Des tracteurs en marche, des gaz lacrymogènes et une crise institutionnelle. À Strasbourg, la tension monte entre les agriculteurs français et les dirigeants de l’Union européenne, qui se retrouvent confrontés à un élan populaire inédit. Le 20 janvier, une manifestation organisée par la Coordination rurale a attiré des milliers d’agriculteurs devant le Parlement européen, exigeant une révision de l’accord commercial avec le Mercosur. Ce conflit entre les intérêts agricoles et les décisions politiques démontre un profond désaccord entre la population et les élites européennes.
Le 17 janvier, la Commission européenne a signé un accord commercial avec le bloc sud-américain, mais les paysans français voient là une menace pour leur modèle économique. Christophe Bay, eurodéputé du Rassemblement National, accuse Ursula von der Leyen de trahison en scindant l’accord en deux parties, écartant ainsi la volonté des États membres. « Les dirigeants européens ont abandonné les paysans français », affirme-t-il, soulignant que le vote sur le Mercosur ne sera pas ratifié par le Parlement européen avant plusieurs mois, laissant l’accord en vigueur sans contrôle démocratique.

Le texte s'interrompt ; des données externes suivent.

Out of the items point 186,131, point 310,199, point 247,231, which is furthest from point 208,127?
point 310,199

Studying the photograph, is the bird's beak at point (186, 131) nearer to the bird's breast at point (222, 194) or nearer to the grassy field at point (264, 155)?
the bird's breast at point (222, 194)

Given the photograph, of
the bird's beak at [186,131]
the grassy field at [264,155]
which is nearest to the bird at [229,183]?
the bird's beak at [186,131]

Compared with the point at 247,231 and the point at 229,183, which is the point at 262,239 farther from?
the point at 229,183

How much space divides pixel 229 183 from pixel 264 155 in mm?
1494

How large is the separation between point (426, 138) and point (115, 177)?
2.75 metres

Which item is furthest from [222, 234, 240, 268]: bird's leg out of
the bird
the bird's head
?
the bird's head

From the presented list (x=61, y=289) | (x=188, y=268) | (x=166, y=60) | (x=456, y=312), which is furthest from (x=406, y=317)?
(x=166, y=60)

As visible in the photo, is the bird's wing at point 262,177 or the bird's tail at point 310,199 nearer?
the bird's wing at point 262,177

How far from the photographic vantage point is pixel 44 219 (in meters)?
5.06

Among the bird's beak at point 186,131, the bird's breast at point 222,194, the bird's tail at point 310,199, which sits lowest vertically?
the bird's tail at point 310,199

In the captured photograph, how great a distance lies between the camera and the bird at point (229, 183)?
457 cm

Parallèlement, un mouvement de censure contre la Commission européenne a été déposé par les Patriotes pour l’Europe, regroupant des euroséparates comme le RN et l’UDR. « C’est une catastrophe annoncée pour l’agriculture française », insiste Bay, en pointant du doigt Emmanuel Macron, qui aurait pu s’opposer à cet accord durant huit ans sans agir. Le chef de l’État, selon lui, a préféré ignorer les cris des paysans au profit d’une vision économique aveugle et désastreuse.

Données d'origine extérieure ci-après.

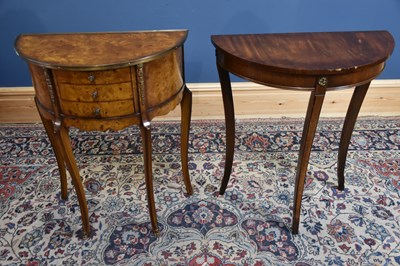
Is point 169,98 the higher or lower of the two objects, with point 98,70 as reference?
lower

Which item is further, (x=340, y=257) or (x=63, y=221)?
(x=63, y=221)

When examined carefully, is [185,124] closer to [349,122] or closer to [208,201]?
[208,201]

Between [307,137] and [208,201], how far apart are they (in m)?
0.67

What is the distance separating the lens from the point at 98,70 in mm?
1340

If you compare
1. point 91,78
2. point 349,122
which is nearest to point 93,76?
point 91,78

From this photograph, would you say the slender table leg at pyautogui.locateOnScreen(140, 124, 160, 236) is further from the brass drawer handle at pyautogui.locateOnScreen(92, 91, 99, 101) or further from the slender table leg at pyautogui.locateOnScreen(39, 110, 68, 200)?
the slender table leg at pyautogui.locateOnScreen(39, 110, 68, 200)

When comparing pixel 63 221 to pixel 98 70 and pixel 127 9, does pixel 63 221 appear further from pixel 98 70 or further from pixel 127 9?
pixel 127 9

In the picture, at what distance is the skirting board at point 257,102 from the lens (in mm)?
2496

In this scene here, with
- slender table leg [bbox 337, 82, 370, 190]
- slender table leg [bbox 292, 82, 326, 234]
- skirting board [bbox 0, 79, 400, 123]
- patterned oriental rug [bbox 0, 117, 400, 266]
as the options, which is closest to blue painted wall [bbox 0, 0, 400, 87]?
skirting board [bbox 0, 79, 400, 123]

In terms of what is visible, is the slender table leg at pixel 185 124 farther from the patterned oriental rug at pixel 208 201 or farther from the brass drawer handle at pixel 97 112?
the brass drawer handle at pixel 97 112

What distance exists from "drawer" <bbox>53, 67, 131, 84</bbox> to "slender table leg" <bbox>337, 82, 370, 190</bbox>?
3.40ft

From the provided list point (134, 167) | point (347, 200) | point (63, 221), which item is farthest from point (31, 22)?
point (347, 200)

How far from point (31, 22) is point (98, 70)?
119 cm

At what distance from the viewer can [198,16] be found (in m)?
2.27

L’absence de soutien du Parlement européen, avec des bancs vides lors du débat sur la motion de censure, illustre une division profonde entre les partis traditionnels et le mouvement populiste. Les électeurs français, confrontés à un système qui semble se désintéresser de leurs besoins, attendent des réponses urgentes. La crise économique de la France s’aggrave, tandis que des décideurs lointains continuent de signer des accords dont les conséquences pèseront sur les générations futures.